We’re not just a bunch of fans of different teams. We’d better not be, if we want to follow Jesus with the spontaneous and courageous faith of the first disciples. But even as soon after his death and resurrection as the writing of the epistles, just 20 or 30 years, sub-groups had formed and people disagreed about how to follow him. Paul would go on to instruct the church at Corinth about hospitality and welcoming everyone to God’s table, I suspect all the differences boiled down to the picky-pickies of taste or habit or the fancier way of saying it, “long-held tradition.”

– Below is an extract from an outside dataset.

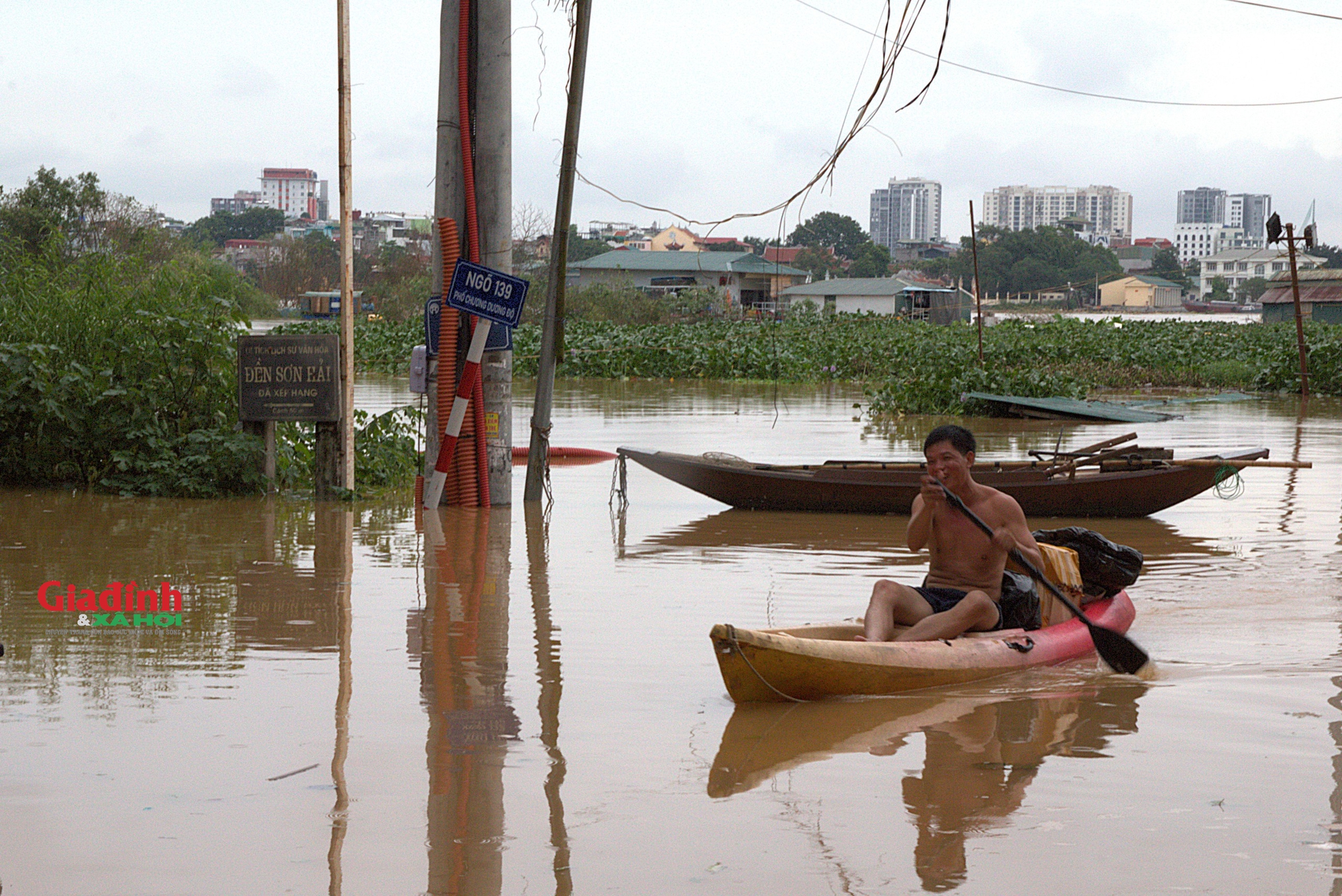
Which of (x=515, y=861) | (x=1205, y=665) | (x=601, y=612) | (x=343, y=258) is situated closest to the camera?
(x=515, y=861)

One of our traditions on the cruise is having Communion, and almost every year we’ve had it at our closing worship. We’ve had it in odd spaces, as you might expect on a cruise ship. We’ve had to substitute cranberry juice for grape. We’ve tried the gluten free loaves baked by the chef, or brought aboard rice crackers. The very first time, we had Communion in the Card Room, where all the little tables for four had been pushed into a long rectangle. At the head of the table were two perfectly fine glasses, one with juice and one with wine. But between them sat a plate stacked high with slices of white bread.
I wasn’t sure whether to laugh or cry, and as it happened, it was up to me to find a way to make that odd pile of slices feel like a whole representation of the Lord’s Supper to people who called it by different names and expected it to look and smell and taste different ways. Could we find our way to the place where would all proclaim the good news of God’s kingdom, or would we get caught up in the picky-pickies?
It took a good long moment, and an invitation to let go of all the things that might get in the way of feeling what Paul and Peter and Andrew and James and John knew so well.
We belong to Christ.
And when we choose to follow – because it’s a choice, the getting up and leaving, the dropping of the nets and the trusting in what he’s calling us to do – when we choose to follow, we will all have our times of wanting to cleave to something that feels safer, to get back to the familiar nets, to climb back into the boat, to cry out with the Corinthians for the safety of some more limited version of the truth, saying:
“I belong to Paul.
I belong to Apollos.
I belong to …” No.
We don’t belong to whole loaves, or team colors, or perfectly reverent spaces, or any of the other things that might entangle us. We belong to Christ. Let’s drop our nets, and go where he leads us.